Wir leben im Westen, im Westen ist’s am Besten. Diesen Spruch schleppte der Freund A. vor vielen Jahren an, vermutlich war er kurz vorher bei seinem Bruder gewesen, der als Bundeswehrflüchtling Anfang der 80er nach Berlin an die Köpenicker Straße gezogen war und sich ca. 1986 mit Aussagen wie „Wartet mal ab, wenn die Mauer fällt, lebe ich im Stadtzentrum“ in unseren Augen sehr falsche Hoffnungen machte. Doch ich schweife ab.

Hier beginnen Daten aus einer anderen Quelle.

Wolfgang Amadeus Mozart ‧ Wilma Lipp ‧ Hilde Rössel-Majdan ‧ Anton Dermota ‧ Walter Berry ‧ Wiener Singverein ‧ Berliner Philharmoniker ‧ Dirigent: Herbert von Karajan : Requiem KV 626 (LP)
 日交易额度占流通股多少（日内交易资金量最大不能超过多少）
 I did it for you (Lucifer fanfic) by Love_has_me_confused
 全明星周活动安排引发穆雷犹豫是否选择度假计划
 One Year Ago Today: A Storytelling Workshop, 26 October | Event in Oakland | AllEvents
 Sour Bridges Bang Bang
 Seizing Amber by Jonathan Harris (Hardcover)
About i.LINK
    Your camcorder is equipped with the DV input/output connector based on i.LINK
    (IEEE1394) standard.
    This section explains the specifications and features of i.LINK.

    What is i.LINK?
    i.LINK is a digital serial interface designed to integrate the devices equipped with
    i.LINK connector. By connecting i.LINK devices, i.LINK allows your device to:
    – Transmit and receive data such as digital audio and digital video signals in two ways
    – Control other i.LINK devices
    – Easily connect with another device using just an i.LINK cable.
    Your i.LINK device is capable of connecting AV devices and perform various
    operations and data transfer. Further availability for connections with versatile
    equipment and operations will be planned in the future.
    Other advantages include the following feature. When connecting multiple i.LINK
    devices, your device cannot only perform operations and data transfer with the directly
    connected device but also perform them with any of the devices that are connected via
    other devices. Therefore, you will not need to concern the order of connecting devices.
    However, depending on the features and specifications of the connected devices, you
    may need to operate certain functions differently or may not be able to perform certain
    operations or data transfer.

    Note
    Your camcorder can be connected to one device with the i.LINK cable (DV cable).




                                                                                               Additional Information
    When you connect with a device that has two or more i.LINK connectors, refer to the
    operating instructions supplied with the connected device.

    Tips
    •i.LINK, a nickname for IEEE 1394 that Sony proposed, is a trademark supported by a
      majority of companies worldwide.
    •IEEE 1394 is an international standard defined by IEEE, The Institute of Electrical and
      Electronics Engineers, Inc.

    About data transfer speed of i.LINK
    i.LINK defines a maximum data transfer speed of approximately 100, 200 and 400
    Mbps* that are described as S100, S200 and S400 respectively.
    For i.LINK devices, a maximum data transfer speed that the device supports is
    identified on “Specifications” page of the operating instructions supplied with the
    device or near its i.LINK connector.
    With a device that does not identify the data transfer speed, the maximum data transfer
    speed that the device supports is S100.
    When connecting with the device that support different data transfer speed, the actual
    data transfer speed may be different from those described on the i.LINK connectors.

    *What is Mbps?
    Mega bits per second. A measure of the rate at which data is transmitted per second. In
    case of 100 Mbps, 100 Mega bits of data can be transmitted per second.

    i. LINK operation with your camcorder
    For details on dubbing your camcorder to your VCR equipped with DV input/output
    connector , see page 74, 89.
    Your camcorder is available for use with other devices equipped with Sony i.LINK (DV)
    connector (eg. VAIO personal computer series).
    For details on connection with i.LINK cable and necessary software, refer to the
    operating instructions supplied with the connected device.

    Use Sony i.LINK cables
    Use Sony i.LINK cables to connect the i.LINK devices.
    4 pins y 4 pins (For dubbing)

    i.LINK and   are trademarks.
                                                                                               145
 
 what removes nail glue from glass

Heute stelle ich eine gewagte These auf: In deutschen Städten gibt es ein dramatisches West-Ost-Gefälle. Wenn ich die Städte, die ich kenne, betrachte, fällt mir auf, dass die besseren Stadtteile üblicherweise im Westen der Stadt liegen, die östlichen Stadtteile hingegen einen haut goût haben, der es nicht gerade erstrebenswert macht, dort zu wohnen.
„Bessere“ Stadtteile liegt natürlich sehr deutlich im Auge des Betrachters. Daher versuche ich, den Begriff genauer zu fassen: „Gegenden, in die Leute ziehen würden, wenn sie das notwendige Geld hätten“, oder: „Gegenden, in die sich Leute orientieren, wenn sie neu in die Stadt ziehen“. Das muss nicht ausschließlich „teuer“ heißen, aber der Preis für Wohnungen spielt eine Rolle. Andere Einflüsse sind die Angesagtheit des Stadtteils, hauptsächlich gemessen an der Anzahl Studenten (und Ex-Studenten), sanierter Altbauten, Kneipen, kleiner und bunter Läden. Genau genug definiert? Ach, Ihr wisst schon, was ich meine.
Die Grenze zwischen Osten und Westen einer Stadt kann durch eine natürliche Grenze (Fluss, See), eine Straße oder eine Eisenbahnlinie gezogen werden.
Zu den Beispielen:
- Hamburg: Westliche Stadtteile wie Eppendorf, Eimsbüttel, Schanze, Ottensen kommen in dem Spruch „Barmbek, Wandsbek, Billstedt, Horn erfand der liebe Gott im Zorn.“ nicht vor. Die Stadt wird geteilt durch die Außenalster. Alsternahe Stadtteile wie Winterhude und Uhlenhorst bilden die Ausnahme.
- Düsseldorf: Klare Grenze ist der Rhein. Die westlichen Stadtteile Ober- und Niederkassel sind vielleicht nicht ausnehmend cool, aber dafür ist der Preis für Wohnungen hier deutlich höher als im Rest der Stadt.
- Köln: In einer Stadt, in der die östliche Rheinseite „schääl Sick“ genannt wird, ist schon klar, dass es nicht gerade oberschick ist, in Deutz, Kalk oder Mülheim zu wohnen.
- Osnabrück: Frag einen beliebigen Osnabrücker, wo er am liebsten wohnen würde, und Du hörst das magische Wort „Katharinenviertel“. Die Stadtteile, die östlich der die Stadt durchschneidenden Eisenbahnlinie liegen, sind eher Arbeitersiedlungen, grau und definitiv nicht angesagt.
- Münster: Ist in etwa vergleichbar mit Osnabrück. Ob die Neugestaltung des Hafens etwas an der Situation ändern wird, wage ich zu bezweifeln.
- Hannover: Linden, Herrenhausen, Nordstadt — alles auf der westlichen Seite der Eisenbahn.
Soviel zu meinen Beispielen. Jetzt kommt Ihr. Und kommt mir bitte nicht mit Berlin. Berlin betrachte ich noch als zwei Städte. Und Mitte/Prenzlauer Berg liegen auch eher im Westteil der Oststadt. qed.